Staying late, covered in ash, standing stooped over a small piece of paper, I discovered my love of charcoal. I was young, somewhere between ten and twelve, taking an art class at the homeschool co-op my mother helped run. Mrs. W was my ever patient instructor. Most of my art projects were terrible, so terrible I threw them out and suppressed them from my memory. But this Eagle I kept because it was the first spark of joy and pride that I received from creating art.
The art project was to do a charcoal drawing of an animal. It was my first time using the medium, and I quickly discovered how much fun it was. Smearing ash across paper is a lot like making mud pies – pure joy. Mrs. W mentioned that I had as much charcoal on myself as I did on the paper. That’s still how I do art. You should see my paint clothes.

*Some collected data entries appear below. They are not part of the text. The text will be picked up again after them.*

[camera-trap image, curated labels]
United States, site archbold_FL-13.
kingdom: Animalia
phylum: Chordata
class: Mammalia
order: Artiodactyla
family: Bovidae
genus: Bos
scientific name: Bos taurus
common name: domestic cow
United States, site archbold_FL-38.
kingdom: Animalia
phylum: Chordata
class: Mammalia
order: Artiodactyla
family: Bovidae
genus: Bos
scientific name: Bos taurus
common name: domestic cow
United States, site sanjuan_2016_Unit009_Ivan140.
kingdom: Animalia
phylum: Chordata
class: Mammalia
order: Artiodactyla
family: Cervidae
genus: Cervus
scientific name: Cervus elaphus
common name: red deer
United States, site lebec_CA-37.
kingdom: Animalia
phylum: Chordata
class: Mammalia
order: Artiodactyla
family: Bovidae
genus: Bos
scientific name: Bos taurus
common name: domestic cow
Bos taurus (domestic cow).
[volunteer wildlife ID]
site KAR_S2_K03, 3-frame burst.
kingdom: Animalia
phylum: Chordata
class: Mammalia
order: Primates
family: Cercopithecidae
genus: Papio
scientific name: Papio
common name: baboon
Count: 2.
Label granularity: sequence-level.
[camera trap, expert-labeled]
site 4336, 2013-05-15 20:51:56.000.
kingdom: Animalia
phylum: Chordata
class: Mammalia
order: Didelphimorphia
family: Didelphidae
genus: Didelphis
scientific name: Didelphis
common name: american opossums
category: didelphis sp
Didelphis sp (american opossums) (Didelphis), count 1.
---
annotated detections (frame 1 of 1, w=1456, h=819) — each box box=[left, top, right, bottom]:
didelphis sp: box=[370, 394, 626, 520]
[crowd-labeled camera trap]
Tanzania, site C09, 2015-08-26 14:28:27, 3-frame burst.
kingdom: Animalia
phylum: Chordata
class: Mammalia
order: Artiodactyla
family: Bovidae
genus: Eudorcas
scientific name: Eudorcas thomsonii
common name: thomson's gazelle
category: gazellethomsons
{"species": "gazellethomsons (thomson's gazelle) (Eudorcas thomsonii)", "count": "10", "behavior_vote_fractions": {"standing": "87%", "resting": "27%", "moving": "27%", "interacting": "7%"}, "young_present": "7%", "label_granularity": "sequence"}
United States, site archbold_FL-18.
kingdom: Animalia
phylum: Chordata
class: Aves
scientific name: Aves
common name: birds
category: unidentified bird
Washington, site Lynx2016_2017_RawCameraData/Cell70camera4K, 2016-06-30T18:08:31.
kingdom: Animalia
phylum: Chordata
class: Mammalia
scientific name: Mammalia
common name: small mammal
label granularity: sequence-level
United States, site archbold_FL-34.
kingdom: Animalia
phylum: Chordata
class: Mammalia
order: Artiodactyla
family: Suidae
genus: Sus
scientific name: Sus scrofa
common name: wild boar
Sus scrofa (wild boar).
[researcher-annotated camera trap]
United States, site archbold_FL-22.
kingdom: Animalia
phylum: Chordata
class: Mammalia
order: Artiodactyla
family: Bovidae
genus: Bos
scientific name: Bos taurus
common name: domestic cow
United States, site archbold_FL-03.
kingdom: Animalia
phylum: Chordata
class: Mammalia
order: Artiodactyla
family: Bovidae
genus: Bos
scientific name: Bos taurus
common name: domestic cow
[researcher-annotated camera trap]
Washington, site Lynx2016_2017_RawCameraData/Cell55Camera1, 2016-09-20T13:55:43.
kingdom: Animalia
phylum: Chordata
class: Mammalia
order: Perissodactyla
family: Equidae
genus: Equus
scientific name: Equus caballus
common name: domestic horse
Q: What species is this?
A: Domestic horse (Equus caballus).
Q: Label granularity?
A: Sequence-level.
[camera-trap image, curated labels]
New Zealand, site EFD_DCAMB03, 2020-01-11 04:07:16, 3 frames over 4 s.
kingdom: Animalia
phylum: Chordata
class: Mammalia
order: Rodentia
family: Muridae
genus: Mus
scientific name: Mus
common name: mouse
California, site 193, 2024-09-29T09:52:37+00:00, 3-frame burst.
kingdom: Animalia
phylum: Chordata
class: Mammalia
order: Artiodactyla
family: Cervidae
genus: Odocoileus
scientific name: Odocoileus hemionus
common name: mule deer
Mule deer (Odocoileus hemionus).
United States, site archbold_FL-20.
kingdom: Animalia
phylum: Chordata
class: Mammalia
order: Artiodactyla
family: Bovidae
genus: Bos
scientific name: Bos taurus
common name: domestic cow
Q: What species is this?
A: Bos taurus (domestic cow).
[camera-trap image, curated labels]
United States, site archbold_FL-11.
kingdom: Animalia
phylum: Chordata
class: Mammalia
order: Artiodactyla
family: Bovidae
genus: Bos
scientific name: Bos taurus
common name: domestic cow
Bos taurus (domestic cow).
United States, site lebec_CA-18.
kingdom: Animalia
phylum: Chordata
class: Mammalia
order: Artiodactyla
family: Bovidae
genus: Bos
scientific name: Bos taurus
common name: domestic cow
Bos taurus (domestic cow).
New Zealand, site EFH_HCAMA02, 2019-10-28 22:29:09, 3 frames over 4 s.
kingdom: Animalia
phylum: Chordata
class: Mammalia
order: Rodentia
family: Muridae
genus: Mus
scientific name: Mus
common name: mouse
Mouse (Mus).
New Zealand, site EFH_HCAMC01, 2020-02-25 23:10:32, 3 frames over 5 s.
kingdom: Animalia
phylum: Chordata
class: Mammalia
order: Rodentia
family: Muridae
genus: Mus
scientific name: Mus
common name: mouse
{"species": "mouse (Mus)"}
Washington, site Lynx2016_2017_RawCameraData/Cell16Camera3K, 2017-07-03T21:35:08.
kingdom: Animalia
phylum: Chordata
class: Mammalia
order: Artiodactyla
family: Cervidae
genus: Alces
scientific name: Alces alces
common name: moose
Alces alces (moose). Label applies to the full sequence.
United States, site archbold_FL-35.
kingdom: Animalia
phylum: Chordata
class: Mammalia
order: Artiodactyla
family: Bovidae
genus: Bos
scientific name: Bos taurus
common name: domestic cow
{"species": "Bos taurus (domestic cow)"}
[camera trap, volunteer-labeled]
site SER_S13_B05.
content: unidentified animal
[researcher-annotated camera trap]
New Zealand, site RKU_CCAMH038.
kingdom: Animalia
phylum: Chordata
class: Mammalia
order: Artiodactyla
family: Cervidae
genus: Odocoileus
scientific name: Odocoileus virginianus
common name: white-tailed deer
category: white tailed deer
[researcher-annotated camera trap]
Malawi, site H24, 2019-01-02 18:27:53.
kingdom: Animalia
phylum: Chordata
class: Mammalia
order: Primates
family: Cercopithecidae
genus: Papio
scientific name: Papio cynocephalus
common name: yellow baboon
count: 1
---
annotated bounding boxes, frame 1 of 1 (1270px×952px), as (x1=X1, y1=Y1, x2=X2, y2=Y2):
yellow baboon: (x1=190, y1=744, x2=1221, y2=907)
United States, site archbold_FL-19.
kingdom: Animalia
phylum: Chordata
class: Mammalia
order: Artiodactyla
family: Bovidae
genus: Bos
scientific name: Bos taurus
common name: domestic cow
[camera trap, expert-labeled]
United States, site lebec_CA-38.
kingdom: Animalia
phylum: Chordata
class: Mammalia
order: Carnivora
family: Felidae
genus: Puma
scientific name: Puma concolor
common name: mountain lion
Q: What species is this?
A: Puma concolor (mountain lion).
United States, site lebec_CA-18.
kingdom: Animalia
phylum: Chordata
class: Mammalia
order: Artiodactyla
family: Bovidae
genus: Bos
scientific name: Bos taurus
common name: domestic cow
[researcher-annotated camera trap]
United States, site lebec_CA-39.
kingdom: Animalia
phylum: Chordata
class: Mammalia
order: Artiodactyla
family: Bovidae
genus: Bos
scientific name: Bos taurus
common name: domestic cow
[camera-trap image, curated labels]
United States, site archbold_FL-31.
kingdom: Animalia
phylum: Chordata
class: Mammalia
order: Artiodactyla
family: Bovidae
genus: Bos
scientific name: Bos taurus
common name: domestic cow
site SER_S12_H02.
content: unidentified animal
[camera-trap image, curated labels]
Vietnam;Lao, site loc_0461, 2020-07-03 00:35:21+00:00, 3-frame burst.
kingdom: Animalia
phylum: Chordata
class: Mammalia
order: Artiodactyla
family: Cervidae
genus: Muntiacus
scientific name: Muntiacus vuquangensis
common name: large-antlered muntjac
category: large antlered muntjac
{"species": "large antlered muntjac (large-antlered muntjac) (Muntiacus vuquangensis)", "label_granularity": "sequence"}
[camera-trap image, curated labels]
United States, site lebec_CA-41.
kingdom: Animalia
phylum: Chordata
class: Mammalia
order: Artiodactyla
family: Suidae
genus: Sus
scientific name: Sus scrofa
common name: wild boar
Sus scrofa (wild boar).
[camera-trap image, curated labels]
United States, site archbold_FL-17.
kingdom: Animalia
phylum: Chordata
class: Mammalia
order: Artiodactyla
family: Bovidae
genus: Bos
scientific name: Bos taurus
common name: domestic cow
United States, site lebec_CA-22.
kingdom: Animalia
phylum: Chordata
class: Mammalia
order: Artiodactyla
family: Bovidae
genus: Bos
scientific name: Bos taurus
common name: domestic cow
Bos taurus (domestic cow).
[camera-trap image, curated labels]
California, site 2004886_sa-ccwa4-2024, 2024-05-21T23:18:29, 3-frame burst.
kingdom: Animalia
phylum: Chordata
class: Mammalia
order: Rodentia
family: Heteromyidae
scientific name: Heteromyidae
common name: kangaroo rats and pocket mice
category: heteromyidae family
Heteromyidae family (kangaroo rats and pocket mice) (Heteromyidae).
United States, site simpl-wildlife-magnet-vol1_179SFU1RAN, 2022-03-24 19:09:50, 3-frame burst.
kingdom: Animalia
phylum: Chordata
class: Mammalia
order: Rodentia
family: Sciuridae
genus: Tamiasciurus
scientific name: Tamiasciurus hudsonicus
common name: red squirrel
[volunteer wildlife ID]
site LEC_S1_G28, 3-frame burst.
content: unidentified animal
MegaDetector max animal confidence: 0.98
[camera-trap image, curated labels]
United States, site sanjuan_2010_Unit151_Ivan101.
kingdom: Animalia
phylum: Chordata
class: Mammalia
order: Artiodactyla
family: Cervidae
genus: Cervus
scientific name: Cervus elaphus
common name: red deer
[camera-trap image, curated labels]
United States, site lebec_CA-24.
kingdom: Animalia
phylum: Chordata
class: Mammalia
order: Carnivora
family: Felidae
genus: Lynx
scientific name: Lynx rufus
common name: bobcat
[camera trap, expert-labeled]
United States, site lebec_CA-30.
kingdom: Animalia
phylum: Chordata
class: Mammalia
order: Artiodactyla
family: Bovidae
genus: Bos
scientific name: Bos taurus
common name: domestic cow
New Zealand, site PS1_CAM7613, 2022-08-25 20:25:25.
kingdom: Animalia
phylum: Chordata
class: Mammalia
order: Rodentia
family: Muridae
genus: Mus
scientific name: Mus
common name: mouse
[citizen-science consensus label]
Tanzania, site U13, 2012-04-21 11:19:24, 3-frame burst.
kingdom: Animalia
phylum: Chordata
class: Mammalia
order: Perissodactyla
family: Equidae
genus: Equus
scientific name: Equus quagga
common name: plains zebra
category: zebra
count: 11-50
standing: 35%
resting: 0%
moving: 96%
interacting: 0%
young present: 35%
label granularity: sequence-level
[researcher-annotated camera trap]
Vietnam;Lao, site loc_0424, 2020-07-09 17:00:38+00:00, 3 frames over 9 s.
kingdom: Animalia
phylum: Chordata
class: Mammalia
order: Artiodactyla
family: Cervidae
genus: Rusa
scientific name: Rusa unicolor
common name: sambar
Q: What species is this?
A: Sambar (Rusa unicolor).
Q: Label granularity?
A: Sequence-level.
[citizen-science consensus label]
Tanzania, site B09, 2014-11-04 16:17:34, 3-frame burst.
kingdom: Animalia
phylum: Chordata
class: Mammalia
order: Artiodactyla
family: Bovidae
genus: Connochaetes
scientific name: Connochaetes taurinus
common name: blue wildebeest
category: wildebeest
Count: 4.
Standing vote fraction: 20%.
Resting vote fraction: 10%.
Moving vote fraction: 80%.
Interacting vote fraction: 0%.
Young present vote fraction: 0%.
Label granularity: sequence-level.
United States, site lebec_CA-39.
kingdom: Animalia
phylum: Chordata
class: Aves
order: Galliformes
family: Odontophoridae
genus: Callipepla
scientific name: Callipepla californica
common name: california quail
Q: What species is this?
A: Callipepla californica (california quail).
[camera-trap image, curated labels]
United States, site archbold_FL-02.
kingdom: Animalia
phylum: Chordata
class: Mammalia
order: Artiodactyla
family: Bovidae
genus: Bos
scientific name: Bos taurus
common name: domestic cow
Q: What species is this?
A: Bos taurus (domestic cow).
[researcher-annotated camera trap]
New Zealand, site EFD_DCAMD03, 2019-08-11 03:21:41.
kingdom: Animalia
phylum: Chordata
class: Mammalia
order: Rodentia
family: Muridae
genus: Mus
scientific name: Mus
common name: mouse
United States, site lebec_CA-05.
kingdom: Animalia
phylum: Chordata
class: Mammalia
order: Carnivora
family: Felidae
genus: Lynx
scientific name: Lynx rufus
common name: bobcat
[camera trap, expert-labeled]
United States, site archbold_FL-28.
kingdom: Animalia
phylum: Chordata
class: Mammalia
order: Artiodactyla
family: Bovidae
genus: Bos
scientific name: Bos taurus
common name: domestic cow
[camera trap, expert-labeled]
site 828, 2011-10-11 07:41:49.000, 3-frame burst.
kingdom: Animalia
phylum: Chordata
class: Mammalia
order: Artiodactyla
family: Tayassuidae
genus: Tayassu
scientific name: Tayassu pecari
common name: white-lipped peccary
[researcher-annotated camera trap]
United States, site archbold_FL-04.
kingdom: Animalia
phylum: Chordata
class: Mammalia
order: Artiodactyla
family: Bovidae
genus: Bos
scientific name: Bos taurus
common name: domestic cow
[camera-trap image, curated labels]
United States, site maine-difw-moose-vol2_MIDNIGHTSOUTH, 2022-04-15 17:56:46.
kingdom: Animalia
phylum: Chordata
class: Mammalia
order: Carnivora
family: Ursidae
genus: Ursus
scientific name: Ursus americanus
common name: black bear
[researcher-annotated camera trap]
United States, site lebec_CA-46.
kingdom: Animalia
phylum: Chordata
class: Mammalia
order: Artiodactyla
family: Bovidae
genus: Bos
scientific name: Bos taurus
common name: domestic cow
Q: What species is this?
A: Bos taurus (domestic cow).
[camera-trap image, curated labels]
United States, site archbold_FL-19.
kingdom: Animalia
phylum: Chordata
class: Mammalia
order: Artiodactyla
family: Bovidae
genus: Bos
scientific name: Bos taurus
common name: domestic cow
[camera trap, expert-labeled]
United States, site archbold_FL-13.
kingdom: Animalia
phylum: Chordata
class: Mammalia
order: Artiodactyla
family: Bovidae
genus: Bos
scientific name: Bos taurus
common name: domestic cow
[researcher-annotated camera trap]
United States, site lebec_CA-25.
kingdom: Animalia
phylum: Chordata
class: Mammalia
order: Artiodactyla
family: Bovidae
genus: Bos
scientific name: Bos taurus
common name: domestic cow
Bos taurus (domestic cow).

I remember that I was still working this eagle drawing several minutes everyone had already left the class room. Mrs. W finally came over and encouraged me to pack up and move to my next class period. I got a few more seconds to finish the last touches – the yellow colored pencil for the eyes – before I got kicked out so the teacher could prepare for next class. It was a long time between that Eagle and my senior year in college when I decided to get an art major (something which got derailed by theater, but that’s another story), but I knew that day that I would always love charcoal. No other medium can get me so completely covered with so little consequence.